I have gone to All Inclusive vacation resorts and not once has everything been included. If halfway through the vacation they changed the rules (I am sorry, but there is now a daily charge for pool towels) I would be upset by the principle, more than the additional cost.

Oh, and whenever I run into a customer service rep, I always make sure to tell them that I am not upset with them, it is the company policy and I know that they can't make changes to the policy. I'm sure they're not thrilled having to listen to complaints many times a day.


----------



## larry81 (Nov 22, 2010)

GoldStone said:


> Life is too short to get worked up about account term changes.
> 
> I flipped my TD US$ account type from Borderless to regular chequing. I did it online with a few mouse clicks. Took me less than a minute to do it. Regular chequing account doesn't have a monthly fee. OTOH, it charges per-transactions fees. This is fine with me because I rarely use this account.


give me some instruction please !


----------



## GoldStone (Mar 6, 2011)

larry81 said:


> give me some instruction please !


In EasyWeb:

Select Borderless account to view account activity.
Look in the box on the left hand side, under Personal Accounts.
There should be a link there called "Change Account Type".
Click the link.
Fill out the form.

ADDED: the new account type you want to select is called "US$ Daily Interest Chequing Account". Daily Interest!!! LOL.


----------



## banjopete (Feb 4, 2014)

scorpion_ca said:


> I closed my TD chequing a/c in March and opened TD savings a/c (1 free transaction per month, no fee, no minimum balance required). The reason I need to keep a TD a/c is to get my TDW money. There are lot of online banks, where you would get unlimited transactions.

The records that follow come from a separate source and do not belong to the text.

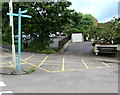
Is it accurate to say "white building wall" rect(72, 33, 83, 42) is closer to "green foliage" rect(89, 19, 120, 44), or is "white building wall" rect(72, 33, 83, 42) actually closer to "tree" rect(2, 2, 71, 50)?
"tree" rect(2, 2, 71, 50)

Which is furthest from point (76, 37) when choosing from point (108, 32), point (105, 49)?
point (108, 32)

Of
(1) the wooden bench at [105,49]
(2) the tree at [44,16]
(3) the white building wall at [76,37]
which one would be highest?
(2) the tree at [44,16]

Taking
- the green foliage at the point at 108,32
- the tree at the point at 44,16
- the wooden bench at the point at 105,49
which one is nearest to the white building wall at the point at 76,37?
the tree at the point at 44,16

I opened an account just to use TDDI after being told this was required by the nice lady at the bank. Turns out you don't, I bank elsewhere to avoid fees but i started out with their e-series stuff so opened a TDDI account with them a few years back. I can send money in and out with my other bank, so TD gets no fees from me other than those associated with my investments.


----------



## Cal (Jun 17, 2009)

Squash500 said:


> [/B]That's a good point. I guess TD is hoping that most customers won't even notice what they're doing.


I am sure they had to notify all customers with this account of the upcoming changes ahead of time. If they didn't, that is what would really piss me off.


----------



## larry81 (Nov 22, 2010)

GoldStone said:


> ADDED: the new account type you want to select is called "US$ Daily Interest Chequing Account". Daily Interest!!! LOL.

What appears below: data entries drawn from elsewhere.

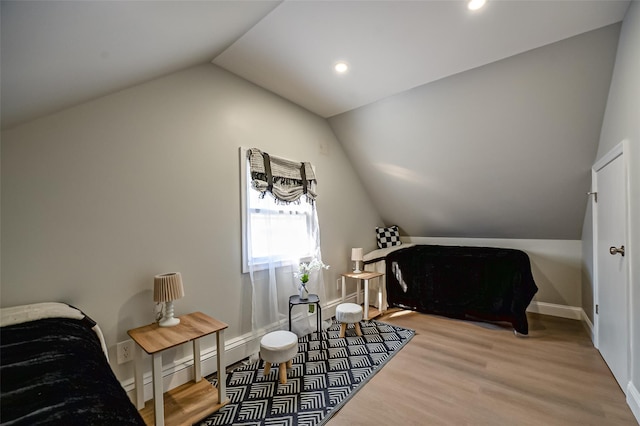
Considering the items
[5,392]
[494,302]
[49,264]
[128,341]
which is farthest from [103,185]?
[494,302]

Thanks GoldStone, i switched account type today !


----------



## gibor365 (Apr 1, 2011)

> That put me one step closer to going with Tangerine(or similar). I need to calculate how much I'm actually getting for maintaining the minimum "all-inclusive" balance, then decide.


 We don't pay any fees at all as we have staff account... but I don't understand why people don't switch for example to PCF... free cheques, no any minimum balance and much higher rates 



> TD has a right to increase fees


 sure, higher rate, higher dividends 

Long TD


----------



## GoldStone (Mar 6, 2011)

larry81 said:


> Thanks GoldStone, i switched account type today !


Just keep in mind, they charge $1.25 for each debit transaction.


----------



## Cal (Jun 17, 2009)

GoldStone said:


> Just keep in mind, they charge $1.25 for each debit transaction.


I thought that was waived if you had over $1500 balance....


----------